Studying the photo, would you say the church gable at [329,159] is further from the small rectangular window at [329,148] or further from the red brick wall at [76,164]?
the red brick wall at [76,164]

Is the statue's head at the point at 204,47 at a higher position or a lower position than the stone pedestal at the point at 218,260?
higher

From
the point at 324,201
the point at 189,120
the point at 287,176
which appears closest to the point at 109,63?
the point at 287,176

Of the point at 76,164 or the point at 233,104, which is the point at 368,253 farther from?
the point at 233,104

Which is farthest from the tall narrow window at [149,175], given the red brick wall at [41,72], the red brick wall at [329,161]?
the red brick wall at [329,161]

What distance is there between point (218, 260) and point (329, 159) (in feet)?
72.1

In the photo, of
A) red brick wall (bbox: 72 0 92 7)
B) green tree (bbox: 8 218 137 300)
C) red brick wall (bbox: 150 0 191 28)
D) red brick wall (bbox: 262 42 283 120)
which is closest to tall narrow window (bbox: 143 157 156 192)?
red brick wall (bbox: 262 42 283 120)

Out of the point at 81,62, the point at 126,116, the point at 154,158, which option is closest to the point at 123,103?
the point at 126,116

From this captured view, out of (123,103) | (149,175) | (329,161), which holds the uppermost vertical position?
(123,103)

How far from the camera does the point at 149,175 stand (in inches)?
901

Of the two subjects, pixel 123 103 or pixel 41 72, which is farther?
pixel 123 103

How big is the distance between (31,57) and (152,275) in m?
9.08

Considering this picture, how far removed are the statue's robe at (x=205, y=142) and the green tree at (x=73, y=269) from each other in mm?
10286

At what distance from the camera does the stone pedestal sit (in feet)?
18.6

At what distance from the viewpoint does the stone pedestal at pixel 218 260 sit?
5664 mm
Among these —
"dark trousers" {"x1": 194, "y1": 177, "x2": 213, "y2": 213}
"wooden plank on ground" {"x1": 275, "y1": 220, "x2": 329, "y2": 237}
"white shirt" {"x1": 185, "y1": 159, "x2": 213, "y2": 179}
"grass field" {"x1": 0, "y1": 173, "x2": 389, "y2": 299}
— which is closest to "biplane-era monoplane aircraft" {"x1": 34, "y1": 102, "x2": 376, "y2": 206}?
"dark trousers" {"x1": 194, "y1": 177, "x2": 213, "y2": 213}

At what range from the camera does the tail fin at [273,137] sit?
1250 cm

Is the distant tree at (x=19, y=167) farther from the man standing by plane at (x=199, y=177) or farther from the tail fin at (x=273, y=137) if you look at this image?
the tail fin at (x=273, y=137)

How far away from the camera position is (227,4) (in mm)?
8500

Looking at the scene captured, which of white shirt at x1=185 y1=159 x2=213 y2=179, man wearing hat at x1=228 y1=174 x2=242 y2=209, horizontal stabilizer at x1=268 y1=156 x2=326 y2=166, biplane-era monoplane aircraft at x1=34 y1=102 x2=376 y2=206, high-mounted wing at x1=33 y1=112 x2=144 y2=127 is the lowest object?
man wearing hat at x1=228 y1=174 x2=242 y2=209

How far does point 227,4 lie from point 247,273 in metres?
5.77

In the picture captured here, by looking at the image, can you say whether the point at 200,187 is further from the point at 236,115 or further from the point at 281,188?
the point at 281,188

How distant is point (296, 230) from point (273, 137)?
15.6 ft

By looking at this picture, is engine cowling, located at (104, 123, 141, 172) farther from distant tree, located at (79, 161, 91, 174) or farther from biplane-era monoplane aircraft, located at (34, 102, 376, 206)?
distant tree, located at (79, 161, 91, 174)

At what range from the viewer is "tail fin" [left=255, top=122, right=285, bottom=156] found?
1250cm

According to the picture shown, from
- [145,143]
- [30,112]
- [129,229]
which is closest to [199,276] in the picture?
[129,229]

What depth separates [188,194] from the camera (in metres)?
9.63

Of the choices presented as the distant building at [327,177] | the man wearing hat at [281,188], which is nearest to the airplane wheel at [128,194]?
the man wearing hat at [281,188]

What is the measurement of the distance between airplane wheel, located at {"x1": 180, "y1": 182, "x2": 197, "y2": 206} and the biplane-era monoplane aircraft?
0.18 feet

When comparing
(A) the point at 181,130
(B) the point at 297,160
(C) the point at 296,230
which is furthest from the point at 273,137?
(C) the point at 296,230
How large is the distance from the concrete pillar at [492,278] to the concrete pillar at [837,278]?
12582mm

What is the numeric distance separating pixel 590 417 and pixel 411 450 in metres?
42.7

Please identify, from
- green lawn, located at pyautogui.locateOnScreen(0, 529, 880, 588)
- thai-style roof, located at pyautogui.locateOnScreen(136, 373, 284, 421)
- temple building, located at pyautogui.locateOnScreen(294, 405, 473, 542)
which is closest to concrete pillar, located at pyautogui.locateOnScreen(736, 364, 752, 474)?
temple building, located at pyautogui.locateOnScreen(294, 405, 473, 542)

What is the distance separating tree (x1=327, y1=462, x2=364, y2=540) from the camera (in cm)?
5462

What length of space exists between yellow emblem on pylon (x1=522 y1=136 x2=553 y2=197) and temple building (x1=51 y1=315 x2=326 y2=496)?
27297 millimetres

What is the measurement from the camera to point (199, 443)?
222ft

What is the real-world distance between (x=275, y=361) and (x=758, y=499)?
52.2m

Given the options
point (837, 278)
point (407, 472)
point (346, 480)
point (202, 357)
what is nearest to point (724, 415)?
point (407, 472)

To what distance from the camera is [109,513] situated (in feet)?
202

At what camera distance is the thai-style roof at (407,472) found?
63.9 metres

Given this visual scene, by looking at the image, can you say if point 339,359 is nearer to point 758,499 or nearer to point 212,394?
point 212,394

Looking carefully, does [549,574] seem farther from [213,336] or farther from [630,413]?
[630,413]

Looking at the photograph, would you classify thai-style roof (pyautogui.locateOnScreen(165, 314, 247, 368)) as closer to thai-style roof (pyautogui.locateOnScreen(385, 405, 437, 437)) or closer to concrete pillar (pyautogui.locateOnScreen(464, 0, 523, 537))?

_ _ _ _ _

▶ **Written exercise**:
Please switch every "stone pedestal" in the lines above to "marble plinth" and give all the lines again with nothing else changed.

▶ **Task result**:
Studying the photo, would you say the church gable at [329,159] is further from the small rectangular window at [329,148] or further from the red brick wall at [76,164]?
the red brick wall at [76,164]

Is the statue's head at the point at 204,47 at a higher position or a lower position than the marble plinth at the point at 218,260?
higher

From
the point at 324,201
the point at 189,120
the point at 287,176
which appears closest to the point at 109,63?
the point at 287,176

Of the point at 76,164 or the point at 233,104, which is the point at 368,253 farther from?
the point at 233,104

Which is farthest from the tall narrow window at [149,175], given the red brick wall at [41,72], the red brick wall at [329,161]?
the red brick wall at [329,161]

What distance is there between point (218, 260) and point (329, 159) (in feet)?
72.1

In the photo, of
A) red brick wall (bbox: 72 0 92 7)
B) green tree (bbox: 8 218 137 300)
C) red brick wall (bbox: 150 0 191 28)
D) red brick wall (bbox: 262 42 283 120)
which is closest to tall narrow window (bbox: 143 157 156 192)?
red brick wall (bbox: 262 42 283 120)

Out of the point at 81,62, the point at 126,116, the point at 154,158, which option is closest to the point at 123,103?
the point at 126,116

From this captured view, out of (123,103) | (149,175) | (329,161), which holds the uppermost vertical position?
(123,103)

How far from the camera does the point at 149,175 stand (in inches)?
901

Of the two subjects, pixel 123 103 or pixel 41 72, which is farther?
pixel 123 103

How big is the distance between (31,57) and (152,275) in m?
9.08

Considering this picture, how far removed are the statue's robe at (x=205, y=142) and the green tree at (x=73, y=269) from each other in mm?
10286

At what distance from the camera does the marble plinth sit (in feet)?
18.6

At what distance from the viewpoint does the marble plinth at pixel 218 260 sit?
5664 mm
Among these —
"dark trousers" {"x1": 194, "y1": 177, "x2": 213, "y2": 213}
"wooden plank on ground" {"x1": 275, "y1": 220, "x2": 329, "y2": 237}
"white shirt" {"x1": 185, "y1": 159, "x2": 213, "y2": 179}
"grass field" {"x1": 0, "y1": 173, "x2": 389, "y2": 299}
— which is closest to "biplane-era monoplane aircraft" {"x1": 34, "y1": 102, "x2": 376, "y2": 206}?
"dark trousers" {"x1": 194, "y1": 177, "x2": 213, "y2": 213}

At what range from the camera does the tail fin at [273,137] sit?
1250 cm

Is the distant tree at (x=19, y=167) farther from the man standing by plane at (x=199, y=177) or farther from the tail fin at (x=273, y=137) if you look at this image?
the tail fin at (x=273, y=137)

How far away from the camera position is (227,4) (in mm)?
8500

Looking at the scene captured, which of white shirt at x1=185 y1=159 x2=213 y2=179, man wearing hat at x1=228 y1=174 x2=242 y2=209, horizontal stabilizer at x1=268 y1=156 x2=326 y2=166, biplane-era monoplane aircraft at x1=34 y1=102 x2=376 y2=206, high-mounted wing at x1=33 y1=112 x2=144 y2=127 is the lowest object?
man wearing hat at x1=228 y1=174 x2=242 y2=209

How far does point 227,4 lie from point 247,273 in metres?
5.77

In the picture captured here, by looking at the image, can you say whether the point at 200,187 is further from the point at 236,115 or further from the point at 281,188?
the point at 281,188

How distant is point (296, 230) from point (273, 137)?
15.6 ft

By looking at this picture, is engine cowling, located at (104, 123, 141, 172) farther from distant tree, located at (79, 161, 91, 174) or farther from biplane-era monoplane aircraft, located at (34, 102, 376, 206)?
distant tree, located at (79, 161, 91, 174)

At what range from the viewer is "tail fin" [left=255, top=122, right=285, bottom=156] found?
1250cm

According to the picture shown, from
- [145,143]
- [30,112]
- [129,229]
which is closest to [199,276] in the picture?
[129,229]

What depth separates [188,194] from the camera (in metres)?
9.63

Of the choices presented as the distant building at [327,177] | the man wearing hat at [281,188], which is nearest to the airplane wheel at [128,194]?
the man wearing hat at [281,188]

What is the measurement of the distance between airplane wheel, located at {"x1": 180, "y1": 182, "x2": 197, "y2": 206} and the biplane-era monoplane aircraft?
0.18 feet

When comparing
(A) the point at 181,130
(B) the point at 297,160
(C) the point at 296,230
which is furthest from the point at 273,137?
(C) the point at 296,230
How large is the distance from the concrete pillar at [492,278] to the concrete pillar at [837,278]?
12582mm

What is the numeric distance separating pixel 590 417 and pixel 411 450 in metres?
42.7

Please identify, from
- green lawn, located at pyautogui.locateOnScreen(0, 529, 880, 588)
- thai-style roof, located at pyautogui.locateOnScreen(136, 373, 284, 421)
- temple building, located at pyautogui.locateOnScreen(294, 405, 473, 542)
which is closest to concrete pillar, located at pyautogui.locateOnScreen(736, 364, 752, 474)?
temple building, located at pyautogui.locateOnScreen(294, 405, 473, 542)

What is the distance separating tree (x1=327, y1=462, x2=364, y2=540) from the camera (in cm)?
5462

What length of space exists between yellow emblem on pylon (x1=522 y1=136 x2=553 y2=197) and temple building (x1=51 y1=315 x2=326 y2=496)?
27297 millimetres

What is the measurement from the camera to point (199, 443)?
222ft

What is the real-world distance between (x=275, y=361) and (x=758, y=499)?
52.2m

Given the options
point (837, 278)
point (407, 472)
point (346, 480)
point (202, 357)
what is nearest to point (724, 415)?
point (407, 472)

To what distance from the camera is [109,513] situated (in feet)?
202

At what camera distance is the thai-style roof at (407,472) found?
63.9 metres

Given this visual scene, by looking at the image, can you say if point 339,359 is nearer to point 758,499 or nearer to point 212,394?
point 212,394

Looking carefully, does [549,574] seem farther from [213,336] or farther from [630,413]?
[630,413]

Looking at the photograph, would you classify thai-style roof (pyautogui.locateOnScreen(165, 314, 247, 368)) as closer to thai-style roof (pyautogui.locateOnScreen(385, 405, 437, 437)) or closer to concrete pillar (pyautogui.locateOnScreen(464, 0, 523, 537))?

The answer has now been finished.